Your job is to give again, exactly and with no additions, the lines in the records below from the one with "2.2.4 我国桑拿洗浴需求市场特征" through the one with "在2023年的NBA全明星周", both included. Omit the pictures.

= Dataset entries =
++++

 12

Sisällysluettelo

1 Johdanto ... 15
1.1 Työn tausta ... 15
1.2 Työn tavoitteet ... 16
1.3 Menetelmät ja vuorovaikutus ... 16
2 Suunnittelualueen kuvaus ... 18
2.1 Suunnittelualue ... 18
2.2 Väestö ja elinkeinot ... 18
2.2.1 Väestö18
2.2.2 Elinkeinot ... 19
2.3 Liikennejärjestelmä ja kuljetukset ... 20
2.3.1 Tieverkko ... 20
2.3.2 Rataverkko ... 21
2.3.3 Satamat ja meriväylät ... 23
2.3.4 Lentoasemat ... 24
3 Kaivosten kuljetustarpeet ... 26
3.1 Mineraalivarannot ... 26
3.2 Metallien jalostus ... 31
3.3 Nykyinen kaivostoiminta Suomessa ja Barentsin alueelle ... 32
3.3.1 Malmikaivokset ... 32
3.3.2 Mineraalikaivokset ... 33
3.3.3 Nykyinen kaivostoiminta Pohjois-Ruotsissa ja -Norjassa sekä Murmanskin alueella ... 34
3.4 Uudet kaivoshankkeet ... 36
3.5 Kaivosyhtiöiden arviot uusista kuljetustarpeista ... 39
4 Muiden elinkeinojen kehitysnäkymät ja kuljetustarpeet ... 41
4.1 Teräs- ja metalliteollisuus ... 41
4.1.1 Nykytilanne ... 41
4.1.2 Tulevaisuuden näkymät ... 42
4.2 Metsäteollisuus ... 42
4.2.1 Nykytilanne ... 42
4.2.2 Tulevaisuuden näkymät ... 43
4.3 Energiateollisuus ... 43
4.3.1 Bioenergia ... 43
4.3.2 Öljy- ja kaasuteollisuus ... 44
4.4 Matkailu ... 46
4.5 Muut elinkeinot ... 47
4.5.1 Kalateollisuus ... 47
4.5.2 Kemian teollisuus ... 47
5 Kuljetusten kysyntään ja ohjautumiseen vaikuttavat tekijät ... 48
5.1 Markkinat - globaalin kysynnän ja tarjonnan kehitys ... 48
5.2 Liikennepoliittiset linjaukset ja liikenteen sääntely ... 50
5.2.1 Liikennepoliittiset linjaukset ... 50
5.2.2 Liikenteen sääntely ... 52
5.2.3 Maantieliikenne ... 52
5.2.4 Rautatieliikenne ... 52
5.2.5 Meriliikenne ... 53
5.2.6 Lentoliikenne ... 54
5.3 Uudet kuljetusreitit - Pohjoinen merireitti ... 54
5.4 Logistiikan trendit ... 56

++++

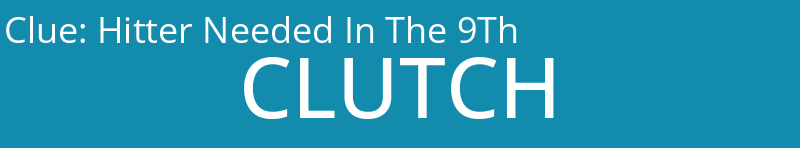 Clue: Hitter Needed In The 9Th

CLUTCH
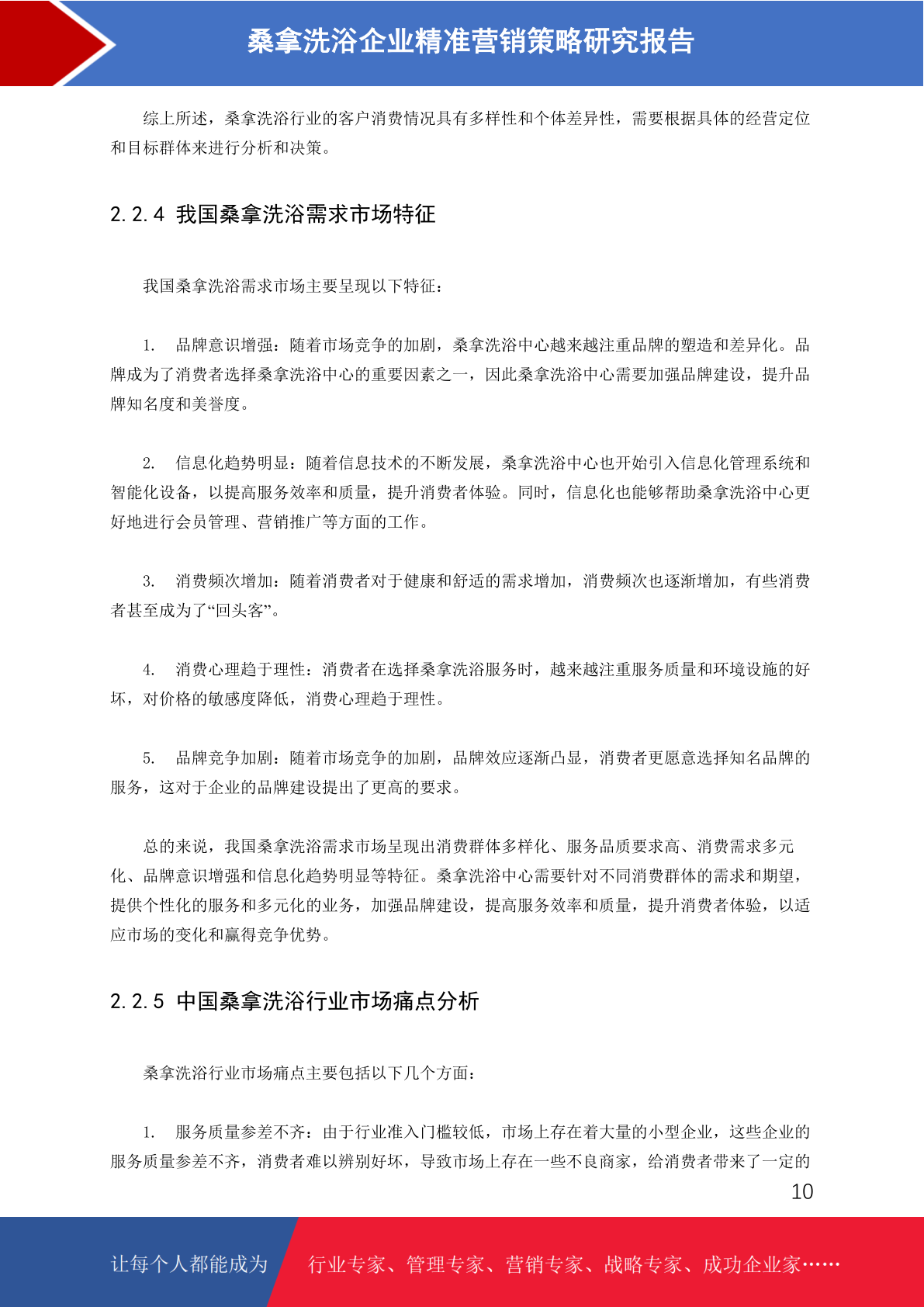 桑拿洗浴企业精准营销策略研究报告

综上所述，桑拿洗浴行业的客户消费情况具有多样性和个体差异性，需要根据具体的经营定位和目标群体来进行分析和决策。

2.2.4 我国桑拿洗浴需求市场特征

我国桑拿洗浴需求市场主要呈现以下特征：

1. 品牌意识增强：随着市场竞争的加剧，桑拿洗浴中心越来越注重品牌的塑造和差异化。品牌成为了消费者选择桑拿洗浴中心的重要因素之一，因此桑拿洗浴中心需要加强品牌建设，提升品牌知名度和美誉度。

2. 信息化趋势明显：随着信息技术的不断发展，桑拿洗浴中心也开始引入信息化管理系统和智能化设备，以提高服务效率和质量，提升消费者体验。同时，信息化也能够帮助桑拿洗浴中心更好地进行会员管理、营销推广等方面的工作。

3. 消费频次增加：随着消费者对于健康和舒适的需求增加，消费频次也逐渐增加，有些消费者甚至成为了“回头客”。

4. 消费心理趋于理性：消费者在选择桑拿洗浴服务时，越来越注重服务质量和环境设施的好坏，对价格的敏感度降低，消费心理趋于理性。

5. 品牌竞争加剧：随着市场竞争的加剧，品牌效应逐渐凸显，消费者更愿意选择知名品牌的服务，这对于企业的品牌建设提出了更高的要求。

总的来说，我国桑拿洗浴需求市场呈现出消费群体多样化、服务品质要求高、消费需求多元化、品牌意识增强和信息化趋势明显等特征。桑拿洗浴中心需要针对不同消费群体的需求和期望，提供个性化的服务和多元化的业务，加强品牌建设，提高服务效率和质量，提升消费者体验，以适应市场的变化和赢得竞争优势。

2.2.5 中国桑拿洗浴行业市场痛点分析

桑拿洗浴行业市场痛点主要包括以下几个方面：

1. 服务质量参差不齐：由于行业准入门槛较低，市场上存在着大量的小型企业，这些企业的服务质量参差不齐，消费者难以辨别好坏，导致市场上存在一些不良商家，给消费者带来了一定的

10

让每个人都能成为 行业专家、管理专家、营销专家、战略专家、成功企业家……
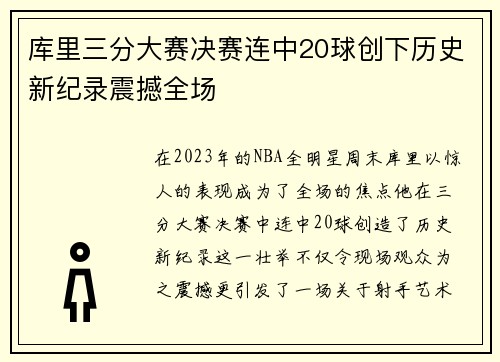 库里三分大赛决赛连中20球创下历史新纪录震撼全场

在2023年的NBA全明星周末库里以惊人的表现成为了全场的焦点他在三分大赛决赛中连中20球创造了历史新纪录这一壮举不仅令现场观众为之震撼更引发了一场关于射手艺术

++++

= Output below =
2.2.4 我国桑拿洗浴需求市场特征

我国桑拿洗浴需求市场主要呈现以下特征：

1. 品牌意识增强：随着市场竞争的加剧，桑拿洗浴中心越来越注重品牌的塑造和差异化。品牌成为了消费者选择桑拿洗浴中心的重要因素之一，因此桑拿洗浴中心需要加强品牌建设，提升品牌知名度和美誉度。

2. 信息化趋势明显：随着信息技术的不断发展，桑拿洗浴中心也开始引入信息化管理系统和智能化设备，以提高服务效率和质量，提升消费者体验。同时，信息化也能够帮助桑拿洗浴中心更好地进行会员管理、营销推广等方面的工作。

3. 消费频次增加：随着消费者对于健康和舒适的需求增加，消费频次也逐渐增加，有些消费者甚至成为了“回头客”。

4. 消费心理趋于理性：消费者在选择桑拿洗浴服务时，越来越注重服务质量和环境设施的好坏，对价格的敏感度降低，消费心理趋于理性。

5. 品牌竞争加剧：随着市场竞争的加剧，品牌效应逐渐凸显，消费者更愿意选择知名品牌的服务，这对于企业的品牌建设提出了更高的要求。

总的来说，我国桑拿洗浴需求市场呈现出消费群体多样化、服务品质要求高、消费需求多元化、品牌意识增强和信息化趋势明显等特征。桑拿洗浴中心需要针对不同消费群体的需求和期望，提供个性化的服务和多元化的业务，加强品牌建设，提高服务效率和质量，提升消费者体验，以适应市场的变化和赢得竞争优势。

2.2.5 中国桑拿洗浴行业市场痛点分析

桑拿洗浴行业市场痛点主要包括以下几个方面：

1. 服务质量参差不齐：由于行业准入门槛较低，市场上存在着大量的小型企业，这些企业的服务质量参差不齐，消费者难以辨别好坏，导致市场上存在一些不良商家，给消费者带来了一定的

10

让每个人都能成为 行业专家、管理专家、营销专家、战略专家、成功企业家……
 库里三分大赛决赛连中20球创下历史新纪录震撼全场

在2023年的NBA全明星周末库里以惊人的表现成为了全场的焦点他在三分大赛决赛中连中20球创造了历史新纪录这一壮举不仅令现场观众为之震撼更引发了一场关于射手艺术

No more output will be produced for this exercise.